To better understand the above-mentioned topics, let's look at them in the context of code examples explained in the section XML-based Validation. In this section, XML examples are only subject to more detailed examination but by design, it has no impact on the generality of the discussion.

Standardization

When we talk about the syntax and semantics of a stream, the first thing to consider is the scope of data use. Data produced by one program instance can also be used by the same program instance. In such a case, if the process runs autonomously and is symmetric from a serialization and deserialization point of view, we should not expect any further problems.

If we are talking about interoperability between different applications, we must consider a situation in which these applications have been written using different programming languages. In this case, the problem arises of how to create types in other languages that will represent the same information. In the context of a text document, a kind of schema may be used.

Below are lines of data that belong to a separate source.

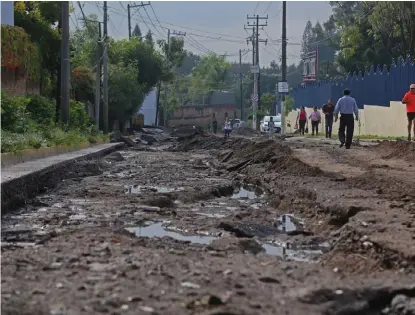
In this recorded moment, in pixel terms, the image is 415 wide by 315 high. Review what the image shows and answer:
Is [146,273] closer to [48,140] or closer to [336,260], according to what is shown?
[336,260]

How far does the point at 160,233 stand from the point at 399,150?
11.3 m

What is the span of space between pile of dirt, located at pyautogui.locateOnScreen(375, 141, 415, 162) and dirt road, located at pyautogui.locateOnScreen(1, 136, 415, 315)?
3272 millimetres

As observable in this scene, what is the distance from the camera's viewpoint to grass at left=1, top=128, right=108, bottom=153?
50.6 ft

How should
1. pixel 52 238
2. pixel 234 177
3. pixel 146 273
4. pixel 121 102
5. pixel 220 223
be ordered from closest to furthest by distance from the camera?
pixel 146 273, pixel 52 238, pixel 220 223, pixel 234 177, pixel 121 102

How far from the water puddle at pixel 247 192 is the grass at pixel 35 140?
4408 millimetres

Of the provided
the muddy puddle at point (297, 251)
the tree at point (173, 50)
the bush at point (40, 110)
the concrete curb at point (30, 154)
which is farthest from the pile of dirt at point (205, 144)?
the tree at point (173, 50)

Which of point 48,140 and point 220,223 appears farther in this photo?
point 48,140

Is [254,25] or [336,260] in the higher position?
[254,25]

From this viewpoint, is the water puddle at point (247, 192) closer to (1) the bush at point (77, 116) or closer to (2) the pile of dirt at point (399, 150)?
(2) the pile of dirt at point (399, 150)

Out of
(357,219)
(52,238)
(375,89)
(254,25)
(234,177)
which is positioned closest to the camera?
(52,238)

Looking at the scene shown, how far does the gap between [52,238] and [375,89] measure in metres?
30.4

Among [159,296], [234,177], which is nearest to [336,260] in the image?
[159,296]

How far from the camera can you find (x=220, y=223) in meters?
8.29

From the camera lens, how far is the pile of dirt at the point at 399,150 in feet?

The schema in this context refers to a bitstream structure or blueprint that defines the organization and format of the document. It outlines the arrangement of elements, their relationships, and any rules or constraints that govern the content of documents. Simplifying, schema allows the definition of additional syntax rules in a domain-specific language. Schemas help ensure consistency in the representation of information within the text document. It means schema definition could also be a foundation of semantics rules that assign meaning to the document text. As a result, we could recognize the schema as a good idea to validate text documents and check whether incoming text is a document we expect. Instead of using a schema to validate text-based bitstreams, we may use an equivalent set of classes.

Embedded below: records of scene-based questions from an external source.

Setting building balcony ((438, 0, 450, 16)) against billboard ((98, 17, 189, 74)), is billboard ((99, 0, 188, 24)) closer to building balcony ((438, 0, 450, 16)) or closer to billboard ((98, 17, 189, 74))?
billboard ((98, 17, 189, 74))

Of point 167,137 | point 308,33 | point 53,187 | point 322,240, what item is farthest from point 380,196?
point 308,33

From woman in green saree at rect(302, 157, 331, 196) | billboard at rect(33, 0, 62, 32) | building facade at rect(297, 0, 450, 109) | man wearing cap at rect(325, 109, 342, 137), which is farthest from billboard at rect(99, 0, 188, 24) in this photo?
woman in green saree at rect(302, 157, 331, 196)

Because the data may be used by different instances of a program, we also have to take into consideration that the applications may be in different versions or written using different languages. What is worse, the data representation also must be subject to versioning. In such a case, there is a problem of data compatibility between independent instances of the program. So the question arises whether the data serialized by one version of the program is used by another version of the program run as a different instance.

Another very popular applicability domain of streams may be the use of to implement interoperability between instances of various programs that are created using different technologREADMESerialization and implemented on different platforms. Then there is also the issue of technological compatibility. Also in this case, it must be taken into consideration that classes (types) that were created in one technology cannot necessarily be directly used in another technology. In this case, we must take into account that in another technology the same information will be represented differently.

If schema definition is expressed in a widely accepted format it should be possible to generate types in selected programming language based on this schema. Of course, it is a chicken and egg problem namely, should we first create types in the selected programming language, or should we create these types in the schema and then create classes based on the schema definition? But let's try to see how this can be achieved using an example.

Conclusion

Part 1 covers a description of the following concepts presentation, validation, standardization. Examples illustrating how to implement them are collected in a GitHub repository and described by a separate document Data Streams.